Dr.
Karin
Isler
Senior Lecturer
Tel.:
+41 44 635 54 01
Fax:
+41 44 635 68 04
kisler*aim.uzh.ch
The human brain is about three times as large as that of our closest relatives, the chimpanzees. To understand how this remarkable characteristic of our species evolved, I study brain size evolution in animals by comparing a broad array of mammal and birds species.

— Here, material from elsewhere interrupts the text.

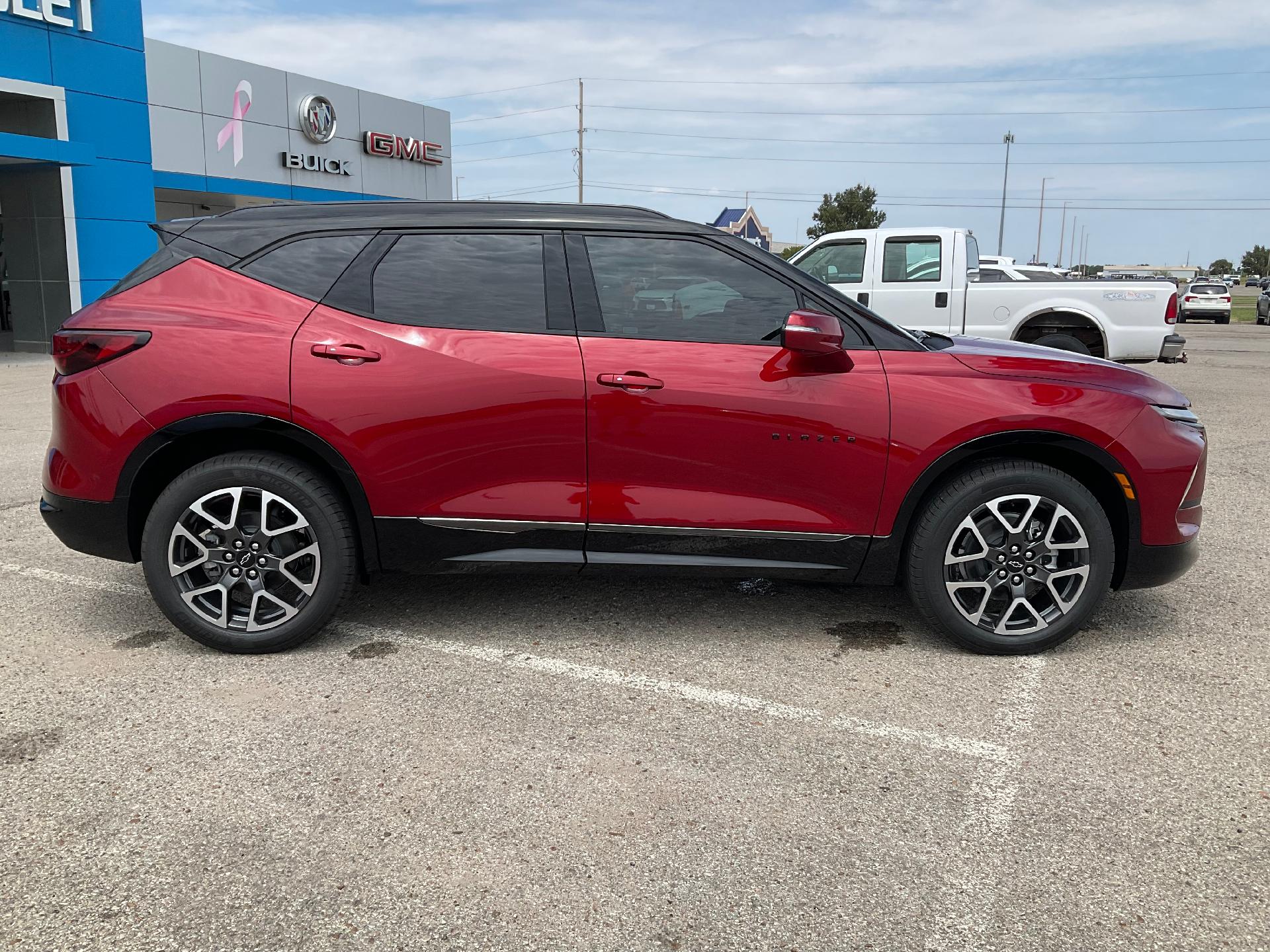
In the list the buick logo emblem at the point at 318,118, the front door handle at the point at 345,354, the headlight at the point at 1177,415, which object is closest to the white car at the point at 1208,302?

Having a large brain brings many obvious benefits, but it is also costly as brain tissue is energetically expensive. To evolve a larger brain than its ancestors, a species can either increase its total energy turnover, or allocate its energy budget differently. We found evidence for both pathways in mammals. However, rather than trading off brain size against the size of other expensive body organs such as the gut, there is a strong negative relationship between brain size and reproductive output. Although relatively large-brained species compensate their reduced annual fertility rate by a prolonged lifespan, their population growth rate under optimum conditions is still relatively low, resulting in an ultimate negative correlation between brain size and demographic viability of a species. Only if the mother receives help from conspecifics during breeding, the energy subsidies alleviate this constraint. We therefore conclude that the human lineage was only able to evolve an ever larger brain due to a change in lifestyle towards cooperative breeding.
At present, we are studying patterns of correlated evolution between environmental conditions such as seasonality or unpredictable periods of food shortage, adipose depots, and brain size.
Research Projects
- Analysis of locomotion in primates
- Life history and brain size
Publications
For requests of reprints or pdf versions, please contact author.
Teaching
Bio 209: Comparative analyses in evolutionary biology (each spring term, 6 ECTS points)
The human brain is about three times as large as that of our closest relatives, the chimpanzees. To understand how this remarkable characteristic of our species evolved, we must look at correlates of brain size in a broad array of other animal species. In this module, you will test specific adaptive hypotheses on brain size, energetics and life history evolution in primates, other mammals and birds, using phylogenetic comparative methodology. The module involves lectures, exercises and a large proportion of practical work.
You will conduct your own project on a current research topic, gaining experience in data compilation, data management in Excel, multivariate statistics and phylogenetic analyses in R, and managing of references in EndNote.